Page extract:
·····

Last month, the fighters apparently cleared an area of coastal Cabo Delgado known as Mucojo. Young people were abducted, men were killed, and survivors fled to nearby islands and ultimately to the provincial capital of Pemba, according to reports.

The beach at Paquitequete, Pemba’s most densely-populated neighbourhood, received well above 10,000 internally displaced people arriving by dhow in the second half of October – the majority of them children.

One such boat capsized on October 29, and 54 people drowned.

Emboldened, the fighters have also expanded their sphere of operation north into Tanzania, crossing the Rovuma River that marks the border between the two countries to carry out raids on villages in Tanzania’s Mtwara region.

The first such raid came two weeks before Tanzania’s presidential election last month when 200 fighters attacked the town of Kitaya, according to the Tanzanian police chief.

Since then, more attacks have been reported – despite a robust response from the Tanzanian security forces, who have also deported some 1,000 refugees back into Cabo Delgado in recent weeks.

·····

Information provided:
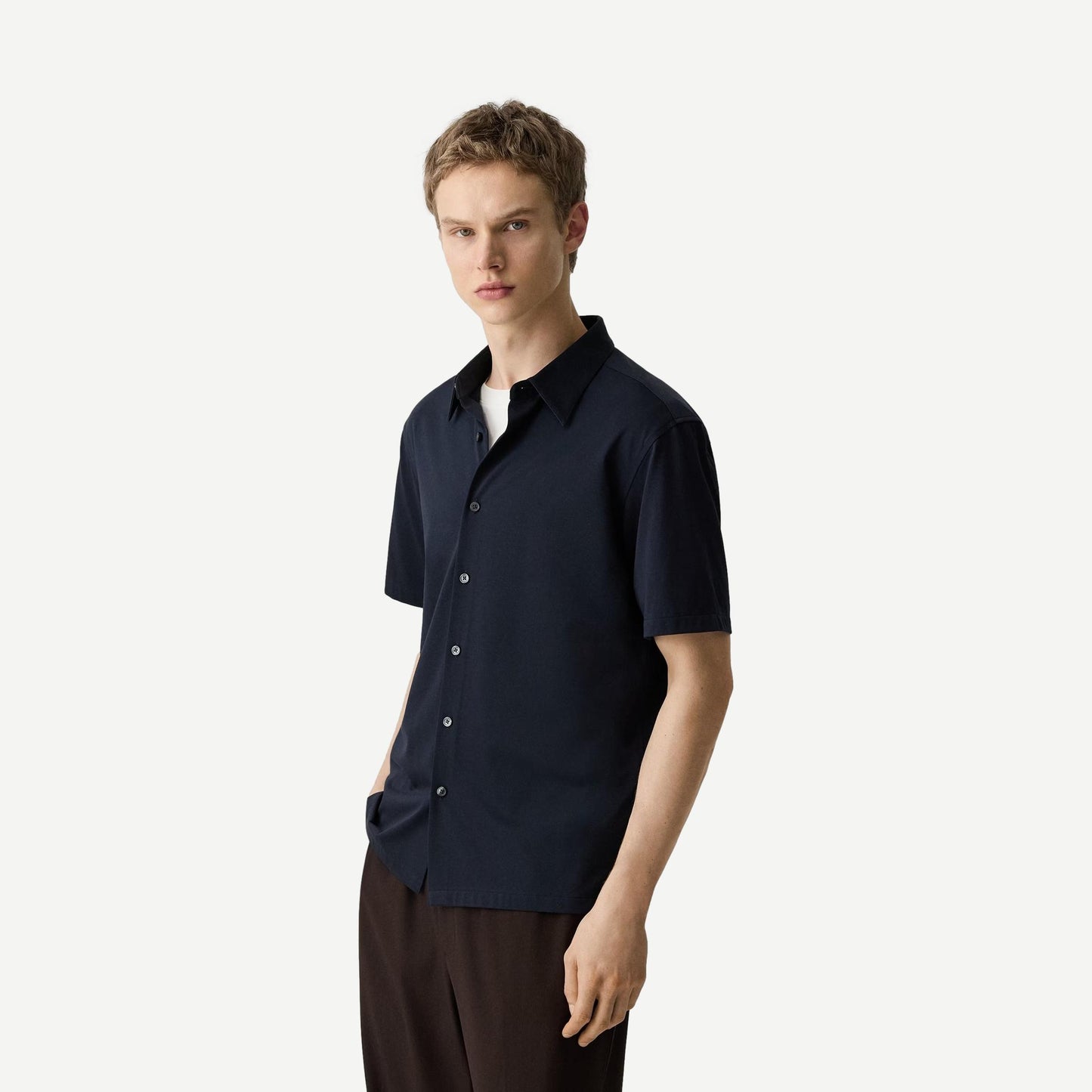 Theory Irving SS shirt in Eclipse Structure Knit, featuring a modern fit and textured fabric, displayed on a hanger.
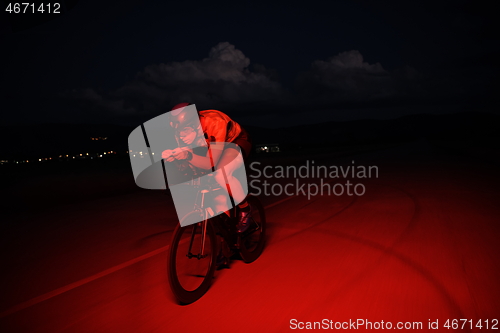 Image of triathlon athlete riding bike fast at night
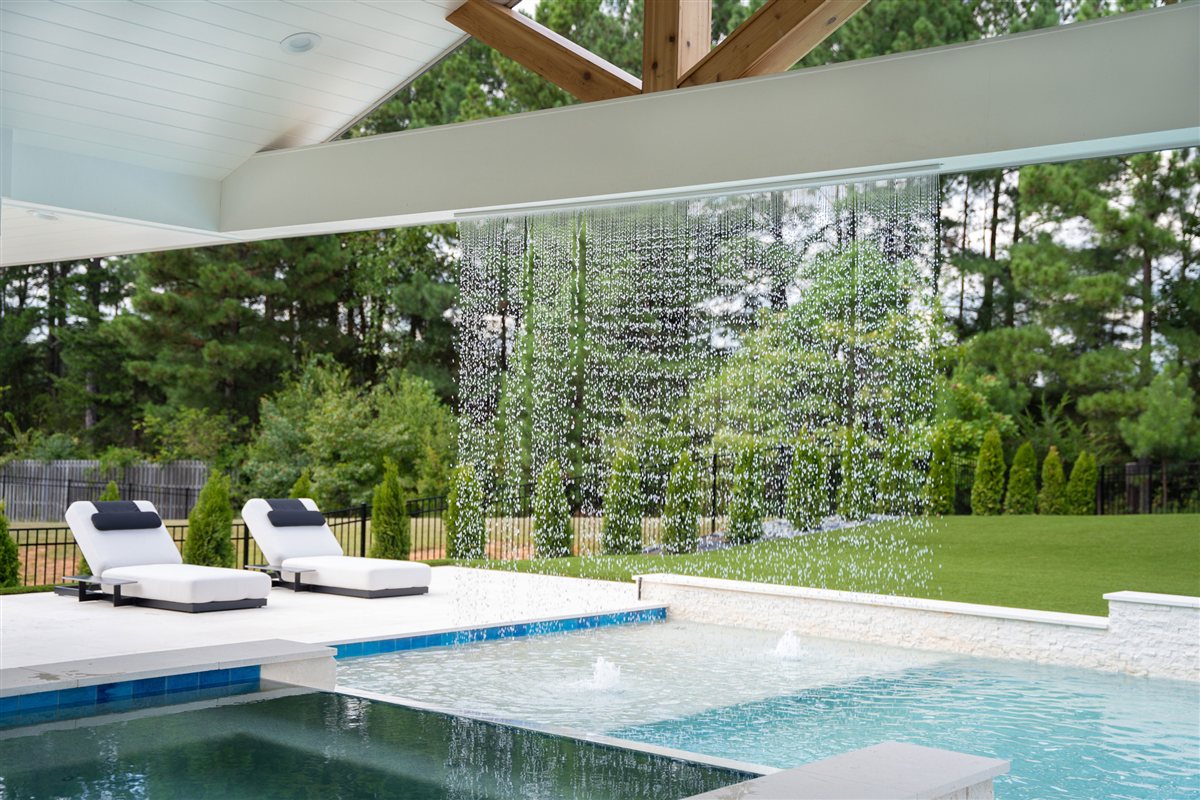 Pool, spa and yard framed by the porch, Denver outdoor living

·····

Required work:
Please revise the Cabo Delgado passage starting at "One such boat" and ending at "in recent weeks.", replacing "fighters" with "insurgents".

Solved exercise:
One such boat capsized on October 29, and 54 people drowned.

Emboldened, the insurgents have also expanded their sphere of operation north into Tanzania, crossing the Rovuma River that marks the border between the two countries to carry out raids on villages in Tanzania’s Mtwara region.

The first such raid came two weeks before Tanzania’s presidential election last month when 200 insurgents attacked the town of Kitaya, according to the Tanzanian police chief.

Since then, more attacks have been reported – despite a robust response from the Tanzanian security forces, who have also deported some 1,000 refugees back into Cabo Delgado in recent weeks.